### Record set

==============================

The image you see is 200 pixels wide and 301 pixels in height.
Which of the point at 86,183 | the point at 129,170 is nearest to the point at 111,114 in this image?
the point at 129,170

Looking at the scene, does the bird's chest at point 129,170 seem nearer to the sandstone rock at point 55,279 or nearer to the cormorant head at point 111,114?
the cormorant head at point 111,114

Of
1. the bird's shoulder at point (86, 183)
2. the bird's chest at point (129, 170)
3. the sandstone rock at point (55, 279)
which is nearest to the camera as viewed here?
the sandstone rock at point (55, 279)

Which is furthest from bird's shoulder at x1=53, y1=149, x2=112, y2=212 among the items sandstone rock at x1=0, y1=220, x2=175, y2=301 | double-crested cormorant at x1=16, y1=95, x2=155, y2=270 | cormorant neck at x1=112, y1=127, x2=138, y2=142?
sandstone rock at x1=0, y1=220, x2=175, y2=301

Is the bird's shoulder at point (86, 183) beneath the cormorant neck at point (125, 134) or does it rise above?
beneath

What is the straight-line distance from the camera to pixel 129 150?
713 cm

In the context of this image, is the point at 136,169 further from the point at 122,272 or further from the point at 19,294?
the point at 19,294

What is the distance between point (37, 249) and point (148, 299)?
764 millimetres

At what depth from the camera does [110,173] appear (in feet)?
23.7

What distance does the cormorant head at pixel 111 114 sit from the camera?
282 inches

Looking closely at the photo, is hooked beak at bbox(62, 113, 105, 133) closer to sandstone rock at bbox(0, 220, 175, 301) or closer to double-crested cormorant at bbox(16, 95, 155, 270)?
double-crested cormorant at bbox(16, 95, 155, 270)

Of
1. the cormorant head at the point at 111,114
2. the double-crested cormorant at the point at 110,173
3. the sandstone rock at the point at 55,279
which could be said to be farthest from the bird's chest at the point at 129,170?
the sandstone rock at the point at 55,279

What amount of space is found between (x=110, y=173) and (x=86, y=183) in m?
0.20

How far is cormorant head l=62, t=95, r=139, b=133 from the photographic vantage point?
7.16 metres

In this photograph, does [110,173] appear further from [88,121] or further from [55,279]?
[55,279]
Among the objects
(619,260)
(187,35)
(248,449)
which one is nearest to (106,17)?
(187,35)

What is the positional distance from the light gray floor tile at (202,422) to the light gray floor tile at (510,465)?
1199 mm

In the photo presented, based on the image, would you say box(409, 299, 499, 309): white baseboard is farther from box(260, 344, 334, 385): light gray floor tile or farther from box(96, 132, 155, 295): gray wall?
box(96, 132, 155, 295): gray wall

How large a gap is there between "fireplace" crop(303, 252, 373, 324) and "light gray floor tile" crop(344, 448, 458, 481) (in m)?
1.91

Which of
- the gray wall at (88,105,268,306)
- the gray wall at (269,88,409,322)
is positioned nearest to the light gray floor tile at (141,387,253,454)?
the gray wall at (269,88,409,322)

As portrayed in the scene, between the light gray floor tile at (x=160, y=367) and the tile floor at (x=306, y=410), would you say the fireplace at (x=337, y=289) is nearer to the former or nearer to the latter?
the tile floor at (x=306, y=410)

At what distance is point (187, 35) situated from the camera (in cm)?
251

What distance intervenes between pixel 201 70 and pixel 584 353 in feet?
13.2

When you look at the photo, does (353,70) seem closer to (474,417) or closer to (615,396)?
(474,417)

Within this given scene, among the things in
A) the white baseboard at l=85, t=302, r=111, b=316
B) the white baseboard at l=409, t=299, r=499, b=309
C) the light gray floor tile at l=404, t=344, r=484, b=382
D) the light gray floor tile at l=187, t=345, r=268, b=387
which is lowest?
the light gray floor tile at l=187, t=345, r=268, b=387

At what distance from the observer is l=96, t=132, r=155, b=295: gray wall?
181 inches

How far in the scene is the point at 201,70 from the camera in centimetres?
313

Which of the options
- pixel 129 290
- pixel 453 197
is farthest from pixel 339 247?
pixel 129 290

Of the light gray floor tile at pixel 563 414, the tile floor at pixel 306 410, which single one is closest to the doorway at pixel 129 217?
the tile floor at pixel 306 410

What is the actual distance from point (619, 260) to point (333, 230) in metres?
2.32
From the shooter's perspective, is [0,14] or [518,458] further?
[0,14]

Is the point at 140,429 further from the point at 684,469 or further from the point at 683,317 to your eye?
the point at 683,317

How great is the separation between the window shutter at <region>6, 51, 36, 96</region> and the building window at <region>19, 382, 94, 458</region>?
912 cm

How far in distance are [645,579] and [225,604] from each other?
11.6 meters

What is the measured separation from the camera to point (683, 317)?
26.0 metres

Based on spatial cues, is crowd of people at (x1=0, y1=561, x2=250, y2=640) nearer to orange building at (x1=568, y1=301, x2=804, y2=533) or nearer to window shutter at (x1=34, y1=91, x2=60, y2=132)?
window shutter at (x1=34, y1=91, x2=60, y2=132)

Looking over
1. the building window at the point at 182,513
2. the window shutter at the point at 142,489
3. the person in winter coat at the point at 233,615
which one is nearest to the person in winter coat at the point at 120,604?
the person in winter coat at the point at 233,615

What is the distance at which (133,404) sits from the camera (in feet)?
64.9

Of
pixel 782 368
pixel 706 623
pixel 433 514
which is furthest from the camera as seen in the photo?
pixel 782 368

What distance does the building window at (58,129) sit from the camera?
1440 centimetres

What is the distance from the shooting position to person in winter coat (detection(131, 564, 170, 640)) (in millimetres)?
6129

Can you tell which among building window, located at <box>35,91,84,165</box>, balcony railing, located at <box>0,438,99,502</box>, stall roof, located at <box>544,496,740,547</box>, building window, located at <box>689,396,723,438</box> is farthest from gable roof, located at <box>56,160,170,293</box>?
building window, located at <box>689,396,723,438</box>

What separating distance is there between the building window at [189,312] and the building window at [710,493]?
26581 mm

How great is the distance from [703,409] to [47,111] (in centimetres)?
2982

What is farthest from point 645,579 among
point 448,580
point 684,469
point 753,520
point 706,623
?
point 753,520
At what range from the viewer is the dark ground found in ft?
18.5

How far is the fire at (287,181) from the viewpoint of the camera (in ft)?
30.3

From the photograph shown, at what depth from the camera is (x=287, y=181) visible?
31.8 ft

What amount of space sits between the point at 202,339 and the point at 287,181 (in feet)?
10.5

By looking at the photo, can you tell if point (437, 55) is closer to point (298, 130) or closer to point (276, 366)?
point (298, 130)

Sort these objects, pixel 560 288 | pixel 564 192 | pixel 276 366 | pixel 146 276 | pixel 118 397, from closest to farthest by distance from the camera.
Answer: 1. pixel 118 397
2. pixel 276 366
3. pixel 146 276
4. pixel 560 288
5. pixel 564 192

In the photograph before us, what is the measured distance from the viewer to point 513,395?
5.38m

==============================

### Required task
Copy out the full set of records precisely, leaving nothing out.

### Complete answer
The image you see is 200 pixels wide and 301 pixels in height.
Which of the point at 86,183 | the point at 129,170 is nearest to the point at 111,114 in this image?
the point at 129,170

Looking at the scene, does the bird's chest at point 129,170 seem nearer to the sandstone rock at point 55,279 or nearer to the cormorant head at point 111,114?
the cormorant head at point 111,114

Of
1. the bird's shoulder at point (86, 183)
2. the bird's chest at point (129, 170)
3. the sandstone rock at point (55, 279)
which is nearest to the camera as viewed here?
the sandstone rock at point (55, 279)

Which is furthest from bird's shoulder at x1=53, y1=149, x2=112, y2=212 among the items sandstone rock at x1=0, y1=220, x2=175, y2=301 | double-crested cormorant at x1=16, y1=95, x2=155, y2=270 | cormorant neck at x1=112, y1=127, x2=138, y2=142?
sandstone rock at x1=0, y1=220, x2=175, y2=301

Is the bird's shoulder at point (86, 183) beneath the cormorant neck at point (125, 134) or does it rise above?
beneath

What is the straight-line distance from the camera to pixel 129 150?
713 cm

In the context of this image, is the point at 136,169 further from the point at 122,272 or further from the point at 19,294?
the point at 19,294

What is the distance between point (37, 249) and point (148, 299)?
764 millimetres

At what depth from the camera does [110,173] appear (in feet)?
23.7

What distance does the cormorant head at pixel 111 114 sit from the camera?
282 inches

Looking closely at the photo, is hooked beak at bbox(62, 113, 105, 133) closer to sandstone rock at bbox(0, 220, 175, 301) or closer to double-crested cormorant at bbox(16, 95, 155, 270)?
double-crested cormorant at bbox(16, 95, 155, 270)

Of
1. the cormorant head at the point at 111,114
2. the double-crested cormorant at the point at 110,173
3. the sandstone rock at the point at 55,279
which could be said to be farthest from the bird's chest at the point at 129,170?
the sandstone rock at the point at 55,279

What amount of space is found between (x=110, y=173) and (x=86, y=183) in m?
0.20

How far is cormorant head l=62, t=95, r=139, b=133 from the photographic vantage point?
7.16 metres

In this photograph, does [110,173] appear further from [88,121] or further from [55,279]?
[55,279]
Among the objects
(619,260)
(187,35)
(248,449)
which one is nearest to (106,17)?
(187,35)

What is the positional distance from the light gray floor tile at (202,422) to the light gray floor tile at (510,465)?
1199 mm

In the photo presented, based on the image, would you say box(409, 299, 499, 309): white baseboard is farther from box(260, 344, 334, 385): light gray floor tile or farther from box(96, 132, 155, 295): gray wall?
box(96, 132, 155, 295): gray wall

How large a gap is there between "fireplace" crop(303, 252, 373, 324) and "light gray floor tile" crop(344, 448, 458, 481) (in m)?
1.91

Which of
- the gray wall at (88,105,268,306)
- the gray wall at (269,88,409,322)
is positioned nearest to the light gray floor tile at (141,387,253,454)?
the gray wall at (269,88,409,322)

As portrayed in the scene, between the light gray floor tile at (x=160, y=367) and the tile floor at (x=306, y=410), would you say the fireplace at (x=337, y=289) is nearer to the former or nearer to the latter?
the tile floor at (x=306, y=410)

At what distance is point (187, 35) situated from the camera (in cm)?
251

What distance intervenes between pixel 201 70 and pixel 584 353 in feet?
13.2

When you look at the photo, does (353,70) seem closer to (474,417) or closer to (615,396)?
(474,417)

Within this given scene, among the things in
A) the white baseboard at l=85, t=302, r=111, b=316
B) the white baseboard at l=409, t=299, r=499, b=309
C) the light gray floor tile at l=404, t=344, r=484, b=382
D) the light gray floor tile at l=187, t=345, r=268, b=387
which is lowest?
the light gray floor tile at l=187, t=345, r=268, b=387

At what distance from the observer is l=96, t=132, r=155, b=295: gray wall?
181 inches

How far in the scene is the point at 201,70 from the camera in centimetres?
313

Which of the options
- pixel 129 290
- pixel 453 197
is farthest from pixel 339 247?
pixel 129 290

Of the light gray floor tile at pixel 563 414, the tile floor at pixel 306 410, which single one is closest to the doorway at pixel 129 217?
the tile floor at pixel 306 410

What is the actual distance from point (619, 260) to point (333, 230) in metres?
2.32
From the shooter's perspective, is [0,14] or [518,458] further?
[0,14]

Is the point at 140,429 further from the point at 684,469 or further from the point at 683,317 to your eye?
the point at 683,317

How great is the separation between the window shutter at <region>6, 51, 36, 96</region> and the building window at <region>19, 382, 94, 458</region>?
912 cm

How far in distance are [645,579] and [225,604] from each other?
11.6 meters

What is the measured separation from the camera to point (683, 317)?
26.0 metres

Based on spatial cues, is crowd of people at (x1=0, y1=561, x2=250, y2=640) nearer to orange building at (x1=568, y1=301, x2=804, y2=533) or nearer to window shutter at (x1=34, y1=91, x2=60, y2=132)?
window shutter at (x1=34, y1=91, x2=60, y2=132)

Looking over
1. the building window at the point at 182,513
2. the window shutter at the point at 142,489
3. the person in winter coat at the point at 233,615
which one is nearest to the person in winter coat at the point at 120,604?
the person in winter coat at the point at 233,615

What is the distance at which (133,404) sits from the camera (in feet)?
64.9

Of
pixel 782 368
pixel 706 623
pixel 433 514
which is furthest from the camera as seen in the photo?
pixel 782 368

What distance does the building window at (58,129) sit from the camera?
1440 centimetres

What is the distance from the shooting position to person in winter coat (detection(131, 564, 170, 640)) (in millimetres)?
6129

Can you tell which among building window, located at <box>35,91,84,165</box>, balcony railing, located at <box>0,438,99,502</box>, stall roof, located at <box>544,496,740,547</box>, building window, located at <box>689,396,723,438</box> is farthest from gable roof, located at <box>56,160,170,293</box>?
building window, located at <box>689,396,723,438</box>

What separating distance is there between the building window at [189,312] and the building window at [710,493]?
26581 mm

How great is the distance from [703,409] to [47,111] (in centimetres)?
2982

What is farthest from point 645,579 among
point 448,580
point 684,469
point 753,520
point 706,623
?
point 753,520
At what range from the viewer is the dark ground found in ft?
18.5

How far is the fire at (287,181) from the viewpoint of the camera (in ft)?
30.3

From the photograph shown, at what depth from the camera is (x=287, y=181) visible?
31.8 ft

What amount of space sits between the point at 202,339 and the point at 287,181 (in feet)?
10.5

By looking at the photo, can you tell if point (437, 55) is closer to point (298, 130) or closer to point (276, 366)?
point (298, 130)

Sort these objects, pixel 560 288 | pixel 564 192 | pixel 276 366 | pixel 146 276 | pixel 118 397, from closest to farthest by distance from the camera.
Answer: 1. pixel 118 397
2. pixel 276 366
3. pixel 146 276
4. pixel 560 288
5. pixel 564 192

In the photograph before us, what is the measured distance from the viewer to point 513,395?
5.38m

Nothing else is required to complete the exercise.